Here in Northwest Arkansas, the seasons have definitely changed!  It went from being hot to cold, then back to “really nice outside” then to cold again.  So I guess I need to accept the fact that summer is gone and that fall is here.  It’s time to pull those cold weather clothes out of boxes and put away the shorts and flip flops.  Nature is forcing me change with it – or else freeze to death.  J

Our lives are similar, are they not?  We have a myriad of changes that occur all of the time around us.  Work changes.  Family changes.  Priority changes.  Political changes.  Environmental changes.  Health changes.  And so on. 

Some of these changes we control and some we don’t. 

How well do you accept or react when seasons of change enter your life?

I know for me that it depends upon the change.  I generally think I am pretty adaptable, but honestly, there are some places that I struggle more with change than others.

* OBJECTIVE A
Find each line in the rows below that contains the word "background", and copy those lines.

* DATA PROVIDED
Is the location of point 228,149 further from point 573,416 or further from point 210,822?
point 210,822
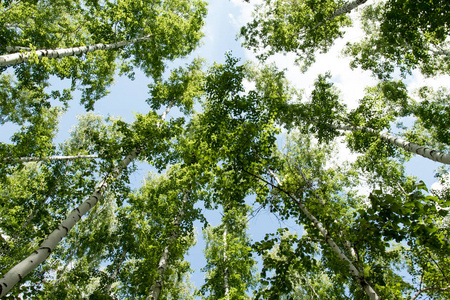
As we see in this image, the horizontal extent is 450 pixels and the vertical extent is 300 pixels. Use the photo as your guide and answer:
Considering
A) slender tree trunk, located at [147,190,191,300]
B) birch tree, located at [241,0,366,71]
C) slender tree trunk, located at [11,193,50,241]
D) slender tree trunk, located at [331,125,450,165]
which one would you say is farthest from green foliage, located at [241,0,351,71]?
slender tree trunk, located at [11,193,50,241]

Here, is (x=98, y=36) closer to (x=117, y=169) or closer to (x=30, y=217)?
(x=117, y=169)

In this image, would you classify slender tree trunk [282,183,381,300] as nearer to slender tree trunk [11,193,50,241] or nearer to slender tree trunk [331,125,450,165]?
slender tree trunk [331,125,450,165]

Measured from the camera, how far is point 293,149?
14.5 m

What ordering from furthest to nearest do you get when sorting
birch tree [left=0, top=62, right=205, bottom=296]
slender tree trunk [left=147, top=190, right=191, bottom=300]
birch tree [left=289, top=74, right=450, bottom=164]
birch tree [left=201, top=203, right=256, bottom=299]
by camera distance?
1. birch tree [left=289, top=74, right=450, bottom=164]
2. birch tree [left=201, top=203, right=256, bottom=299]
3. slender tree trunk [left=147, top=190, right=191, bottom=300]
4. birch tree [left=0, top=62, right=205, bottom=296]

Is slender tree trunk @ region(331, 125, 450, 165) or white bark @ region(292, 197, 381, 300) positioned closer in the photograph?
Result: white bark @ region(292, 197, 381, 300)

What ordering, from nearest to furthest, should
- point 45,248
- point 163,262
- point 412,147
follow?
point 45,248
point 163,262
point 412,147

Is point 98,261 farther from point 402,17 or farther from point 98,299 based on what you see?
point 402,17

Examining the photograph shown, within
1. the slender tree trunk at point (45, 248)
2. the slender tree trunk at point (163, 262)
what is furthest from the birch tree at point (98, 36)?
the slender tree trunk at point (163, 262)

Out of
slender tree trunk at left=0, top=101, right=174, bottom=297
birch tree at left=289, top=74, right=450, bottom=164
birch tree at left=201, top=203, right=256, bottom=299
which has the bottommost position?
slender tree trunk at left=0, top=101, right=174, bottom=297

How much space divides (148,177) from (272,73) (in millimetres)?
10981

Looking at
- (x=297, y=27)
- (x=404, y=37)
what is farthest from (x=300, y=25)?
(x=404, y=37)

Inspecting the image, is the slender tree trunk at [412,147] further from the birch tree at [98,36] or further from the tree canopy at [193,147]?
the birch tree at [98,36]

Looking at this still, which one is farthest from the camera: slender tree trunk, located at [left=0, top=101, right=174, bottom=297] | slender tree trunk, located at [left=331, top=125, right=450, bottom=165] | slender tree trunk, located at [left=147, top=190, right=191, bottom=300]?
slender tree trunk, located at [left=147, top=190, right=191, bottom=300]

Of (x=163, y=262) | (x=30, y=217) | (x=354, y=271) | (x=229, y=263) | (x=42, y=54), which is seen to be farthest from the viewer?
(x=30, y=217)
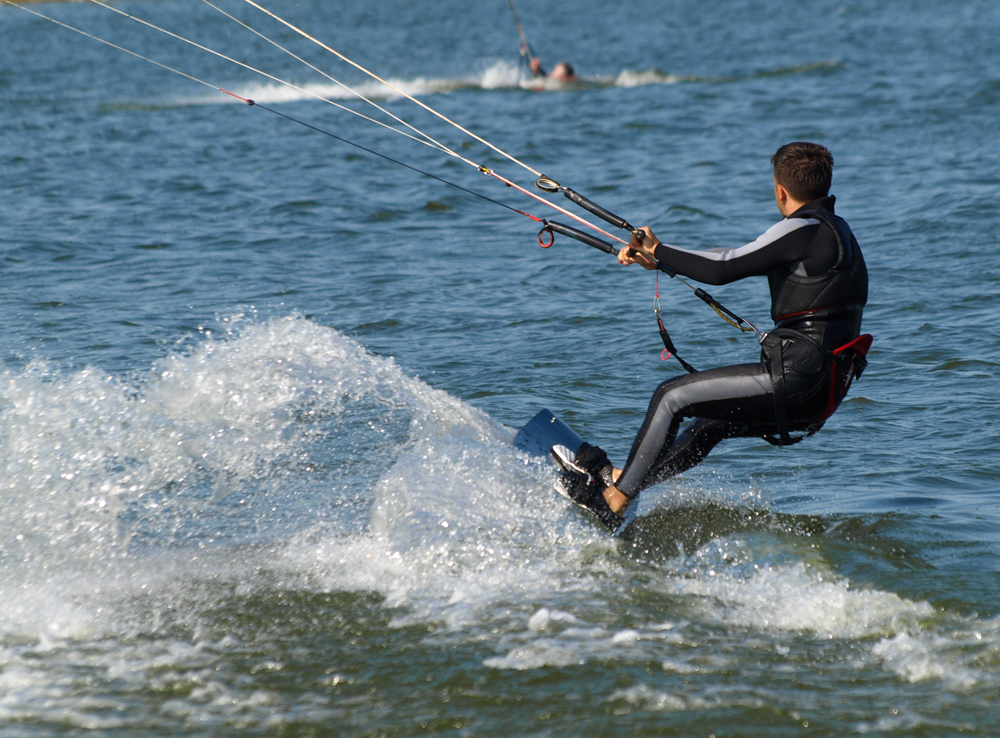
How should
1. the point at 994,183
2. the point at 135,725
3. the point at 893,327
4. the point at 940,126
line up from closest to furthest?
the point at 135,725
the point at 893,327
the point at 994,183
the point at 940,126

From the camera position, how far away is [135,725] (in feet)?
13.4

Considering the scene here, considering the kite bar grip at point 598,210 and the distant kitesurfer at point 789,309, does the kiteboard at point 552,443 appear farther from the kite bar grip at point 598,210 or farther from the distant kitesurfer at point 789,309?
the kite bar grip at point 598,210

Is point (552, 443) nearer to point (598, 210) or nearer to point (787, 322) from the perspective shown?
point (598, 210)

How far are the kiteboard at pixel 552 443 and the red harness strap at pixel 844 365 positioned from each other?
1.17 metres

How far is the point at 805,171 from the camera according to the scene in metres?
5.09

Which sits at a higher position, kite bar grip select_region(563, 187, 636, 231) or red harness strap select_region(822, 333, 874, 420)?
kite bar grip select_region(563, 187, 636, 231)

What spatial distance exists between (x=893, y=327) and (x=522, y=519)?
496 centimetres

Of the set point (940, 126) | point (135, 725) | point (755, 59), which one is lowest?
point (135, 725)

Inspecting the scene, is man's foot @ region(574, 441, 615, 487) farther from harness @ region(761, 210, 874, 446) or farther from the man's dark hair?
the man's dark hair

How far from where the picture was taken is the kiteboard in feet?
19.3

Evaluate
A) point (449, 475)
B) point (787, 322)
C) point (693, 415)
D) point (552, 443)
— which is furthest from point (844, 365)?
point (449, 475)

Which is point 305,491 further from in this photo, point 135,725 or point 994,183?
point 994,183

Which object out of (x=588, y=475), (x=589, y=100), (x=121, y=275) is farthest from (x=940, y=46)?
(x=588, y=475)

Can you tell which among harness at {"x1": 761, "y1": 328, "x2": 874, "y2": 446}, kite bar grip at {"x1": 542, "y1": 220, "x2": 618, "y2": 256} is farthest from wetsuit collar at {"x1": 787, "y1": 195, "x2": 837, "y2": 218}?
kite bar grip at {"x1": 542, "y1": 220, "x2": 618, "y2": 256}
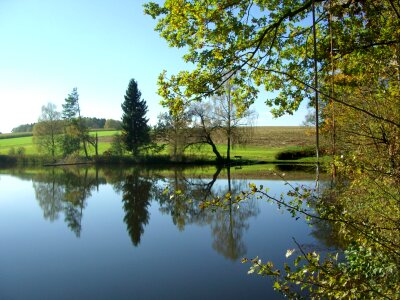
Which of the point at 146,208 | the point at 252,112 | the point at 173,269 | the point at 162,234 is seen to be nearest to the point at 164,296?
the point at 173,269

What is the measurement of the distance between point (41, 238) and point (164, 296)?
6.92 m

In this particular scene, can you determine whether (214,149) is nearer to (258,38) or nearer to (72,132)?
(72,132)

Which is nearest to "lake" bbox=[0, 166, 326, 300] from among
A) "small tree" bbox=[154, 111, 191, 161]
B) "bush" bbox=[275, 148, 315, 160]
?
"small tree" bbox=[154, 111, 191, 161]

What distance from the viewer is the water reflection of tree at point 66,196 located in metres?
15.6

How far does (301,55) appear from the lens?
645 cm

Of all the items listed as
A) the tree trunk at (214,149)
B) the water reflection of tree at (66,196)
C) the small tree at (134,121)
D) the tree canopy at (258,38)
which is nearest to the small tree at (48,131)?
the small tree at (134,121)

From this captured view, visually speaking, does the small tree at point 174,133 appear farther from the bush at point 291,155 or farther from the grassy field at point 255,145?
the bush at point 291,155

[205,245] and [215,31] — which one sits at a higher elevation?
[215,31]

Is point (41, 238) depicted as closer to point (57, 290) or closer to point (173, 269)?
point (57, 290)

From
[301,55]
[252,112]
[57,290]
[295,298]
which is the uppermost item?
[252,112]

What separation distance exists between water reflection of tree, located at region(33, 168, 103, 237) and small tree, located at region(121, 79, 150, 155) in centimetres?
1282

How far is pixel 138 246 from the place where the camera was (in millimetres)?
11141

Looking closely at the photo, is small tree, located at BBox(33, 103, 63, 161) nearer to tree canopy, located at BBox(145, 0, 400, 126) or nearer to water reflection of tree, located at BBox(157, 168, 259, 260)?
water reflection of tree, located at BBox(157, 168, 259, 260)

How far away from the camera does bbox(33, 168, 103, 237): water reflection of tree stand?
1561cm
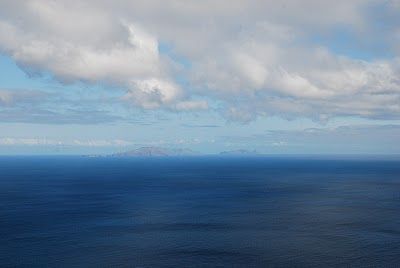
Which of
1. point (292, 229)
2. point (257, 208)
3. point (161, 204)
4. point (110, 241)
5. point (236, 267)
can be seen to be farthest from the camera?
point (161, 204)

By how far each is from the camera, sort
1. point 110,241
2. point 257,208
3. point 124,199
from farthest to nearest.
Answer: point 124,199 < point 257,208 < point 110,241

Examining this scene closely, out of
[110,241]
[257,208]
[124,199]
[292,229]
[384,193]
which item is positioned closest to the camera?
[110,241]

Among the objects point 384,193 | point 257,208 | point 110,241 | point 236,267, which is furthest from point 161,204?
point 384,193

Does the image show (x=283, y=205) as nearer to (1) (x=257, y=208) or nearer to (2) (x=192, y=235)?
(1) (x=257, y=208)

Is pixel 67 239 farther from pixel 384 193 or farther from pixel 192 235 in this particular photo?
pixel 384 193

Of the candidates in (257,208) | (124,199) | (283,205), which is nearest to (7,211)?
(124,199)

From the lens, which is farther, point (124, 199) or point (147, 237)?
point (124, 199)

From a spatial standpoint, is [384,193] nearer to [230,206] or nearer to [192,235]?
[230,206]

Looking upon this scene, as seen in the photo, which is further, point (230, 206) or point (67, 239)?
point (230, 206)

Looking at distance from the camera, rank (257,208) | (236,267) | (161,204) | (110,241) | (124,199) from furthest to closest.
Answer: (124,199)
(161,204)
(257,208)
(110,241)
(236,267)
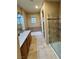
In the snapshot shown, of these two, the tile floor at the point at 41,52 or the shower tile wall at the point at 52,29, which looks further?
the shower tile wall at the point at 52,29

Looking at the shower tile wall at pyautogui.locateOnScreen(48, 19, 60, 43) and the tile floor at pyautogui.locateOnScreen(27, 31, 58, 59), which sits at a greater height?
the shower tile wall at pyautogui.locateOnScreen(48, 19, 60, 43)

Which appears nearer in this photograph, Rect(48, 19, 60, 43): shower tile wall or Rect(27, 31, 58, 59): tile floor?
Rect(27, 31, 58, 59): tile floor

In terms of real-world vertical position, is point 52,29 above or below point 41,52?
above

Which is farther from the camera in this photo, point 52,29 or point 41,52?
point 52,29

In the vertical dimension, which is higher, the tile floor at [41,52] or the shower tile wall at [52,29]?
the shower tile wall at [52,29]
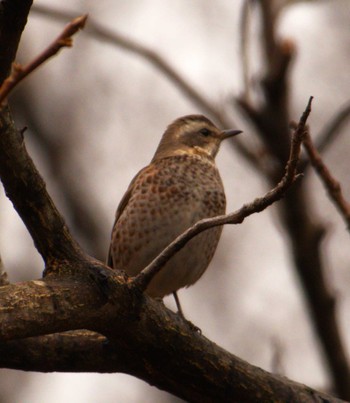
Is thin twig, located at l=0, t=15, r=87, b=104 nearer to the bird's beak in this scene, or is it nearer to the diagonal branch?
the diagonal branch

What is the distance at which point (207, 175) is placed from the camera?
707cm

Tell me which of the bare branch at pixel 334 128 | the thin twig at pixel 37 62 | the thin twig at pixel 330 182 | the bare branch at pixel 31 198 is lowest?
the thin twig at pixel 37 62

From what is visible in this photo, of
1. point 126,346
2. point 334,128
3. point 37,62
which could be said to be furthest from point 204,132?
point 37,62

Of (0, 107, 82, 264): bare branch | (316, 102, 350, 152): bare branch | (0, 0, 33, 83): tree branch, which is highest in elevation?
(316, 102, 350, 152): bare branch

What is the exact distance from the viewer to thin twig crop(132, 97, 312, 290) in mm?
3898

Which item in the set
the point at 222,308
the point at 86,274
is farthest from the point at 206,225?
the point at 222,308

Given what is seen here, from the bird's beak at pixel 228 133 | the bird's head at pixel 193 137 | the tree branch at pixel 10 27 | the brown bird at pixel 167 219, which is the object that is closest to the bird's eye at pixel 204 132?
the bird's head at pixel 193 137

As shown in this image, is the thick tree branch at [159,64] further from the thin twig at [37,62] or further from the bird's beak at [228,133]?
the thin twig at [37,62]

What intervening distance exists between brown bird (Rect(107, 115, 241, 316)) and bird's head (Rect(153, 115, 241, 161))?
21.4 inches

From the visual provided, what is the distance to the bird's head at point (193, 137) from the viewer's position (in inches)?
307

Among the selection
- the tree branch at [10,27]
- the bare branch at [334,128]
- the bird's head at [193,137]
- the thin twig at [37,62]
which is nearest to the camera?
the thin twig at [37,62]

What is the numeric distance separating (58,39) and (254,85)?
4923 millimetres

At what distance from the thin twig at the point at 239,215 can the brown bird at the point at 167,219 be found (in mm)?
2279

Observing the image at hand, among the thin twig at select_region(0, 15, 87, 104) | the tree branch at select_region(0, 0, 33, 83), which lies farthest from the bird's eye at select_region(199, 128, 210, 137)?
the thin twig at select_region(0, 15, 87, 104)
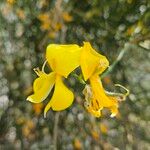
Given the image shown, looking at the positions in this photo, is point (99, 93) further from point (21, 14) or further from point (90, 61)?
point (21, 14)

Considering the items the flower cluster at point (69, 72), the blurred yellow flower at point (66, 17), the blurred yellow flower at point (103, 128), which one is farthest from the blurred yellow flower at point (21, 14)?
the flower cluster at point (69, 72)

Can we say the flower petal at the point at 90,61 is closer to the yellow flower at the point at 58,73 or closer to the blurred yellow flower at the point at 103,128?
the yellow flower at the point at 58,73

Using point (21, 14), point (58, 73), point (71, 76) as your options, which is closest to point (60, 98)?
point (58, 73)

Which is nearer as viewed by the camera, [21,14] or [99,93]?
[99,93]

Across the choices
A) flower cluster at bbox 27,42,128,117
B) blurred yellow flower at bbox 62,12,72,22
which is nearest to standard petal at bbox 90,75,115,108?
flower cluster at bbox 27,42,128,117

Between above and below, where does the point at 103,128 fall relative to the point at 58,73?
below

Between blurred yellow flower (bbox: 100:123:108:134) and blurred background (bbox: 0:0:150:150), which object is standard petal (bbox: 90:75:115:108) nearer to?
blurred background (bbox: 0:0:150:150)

* OBJECTIVE B
Rewrite the passage on changing seasons from "Our lives are" to "changes.  And so on.", putting "Career" in place of "Family".

* COMPLETE ANSWER A
Between blurred yellow flower (bbox: 100:123:108:134) and blurred background (bbox: 0:0:150:150), which object is standard petal (bbox: 90:75:115:108) nearer to?
blurred background (bbox: 0:0:150:150)

* COMPLETE ANSWER B
Our lives are similar, are they not?  We have a myriad of changes that occur all of the time around us.  Work changes.  Career changes.  Priority changes.  Political changes.  Environmental changes.  Health changes.  And so on.